It might be worth looking into the Elk M1 security platform. It is fully supported in Home Assistant and allows you to leave all the messy electronics and integration work to a (somewhat) cheap, well engineered and understood platform. It's just hardware so no monthly fees or anything.
OMG! I’ve spent months googling for a near exact replacement of ADT Command control panel but with Home-Assistant.io added on, and this Elk M1 is the closest and my now perfect solution to the most diverse problems I have:
* supports Home-assistant.io
* phone app
* cellular data hookups (got my own cellular remote monitoring thing going)
* both wired and wireless zones
Again, like other commentators, I leave my video stream system separate from the alarm system (vid capture is on 24/7 private cloud)
Also, spent many months reverse engineering the Ademco/Honeywell/ADT Command 7” LCD control panel simply because one can buy this for $5 to $50 (they are regularly tossed out by new homeowners who wish not to bother with ADT $399/year plans). RE effort was a pretty intense but complete add-on to Vista 20P alarm panel, but I just stopped because there are no others way to connect except by doing WiFi, was looking for a direct connect.

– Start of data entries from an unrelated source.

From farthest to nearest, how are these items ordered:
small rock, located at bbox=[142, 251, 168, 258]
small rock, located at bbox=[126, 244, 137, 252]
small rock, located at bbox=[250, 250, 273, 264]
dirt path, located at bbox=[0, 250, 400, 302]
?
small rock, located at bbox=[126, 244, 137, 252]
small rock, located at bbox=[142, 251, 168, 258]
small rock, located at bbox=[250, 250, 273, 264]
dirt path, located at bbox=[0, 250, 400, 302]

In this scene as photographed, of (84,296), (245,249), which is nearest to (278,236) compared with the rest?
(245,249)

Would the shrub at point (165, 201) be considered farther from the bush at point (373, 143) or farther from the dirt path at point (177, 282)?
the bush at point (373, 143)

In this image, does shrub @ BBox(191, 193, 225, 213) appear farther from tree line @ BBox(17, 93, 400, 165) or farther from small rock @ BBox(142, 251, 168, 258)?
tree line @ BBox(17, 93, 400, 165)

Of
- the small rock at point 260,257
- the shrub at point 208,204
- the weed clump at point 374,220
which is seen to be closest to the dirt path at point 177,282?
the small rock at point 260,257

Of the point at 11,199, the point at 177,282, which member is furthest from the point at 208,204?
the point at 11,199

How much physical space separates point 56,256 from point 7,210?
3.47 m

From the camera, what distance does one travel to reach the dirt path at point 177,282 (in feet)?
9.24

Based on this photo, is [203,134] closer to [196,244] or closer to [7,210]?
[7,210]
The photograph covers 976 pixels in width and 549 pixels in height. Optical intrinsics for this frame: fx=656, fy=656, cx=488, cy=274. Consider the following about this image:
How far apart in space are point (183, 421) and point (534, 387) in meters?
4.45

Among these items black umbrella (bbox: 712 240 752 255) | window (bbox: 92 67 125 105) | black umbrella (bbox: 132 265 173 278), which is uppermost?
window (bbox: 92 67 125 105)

I own one. It's good but not perfect. Some complaints:
* The protocol has a lot of oddities. E.g. it sends out spurious "fully armed" messages when it's actually in the process of arming [1] so a good integration has to debounce these. (The one built into Home Assistant doesn't, last I checked. It just reports weird states. iirc it will even say "arming" long after the panel is fully armed.) The command to (dis)?arm remotely only works if the user whose code is supplied is configured in a particular way. (Can't find the reference for this right now. It might be that the keypad's "Bypass key requires User Code" can't be checked or something non-obvious like that. Whatever the setting is it makes just entering the code not start arming the panel immediately but wait for another button press. I think the serial protocol just emulates that entering the code in the keypad, which is an unfortunate choice.)
* The remote programming tool is a flaky VB.NET app. The protocol for this part isn't documented, although I've reverse-engineered part of it.
fwiw, I have a work-in-progress Rust crate for talking with the Elk. [2] It can be used with Home Assistant via the MQTT alarm panel integration. [3]
I can definitely see the appeal of rolling your own. One problem though is that I think when talking to an alarm company, the panel is supposed to be certified in some way, which would be a significant barrier for a hobbyist design.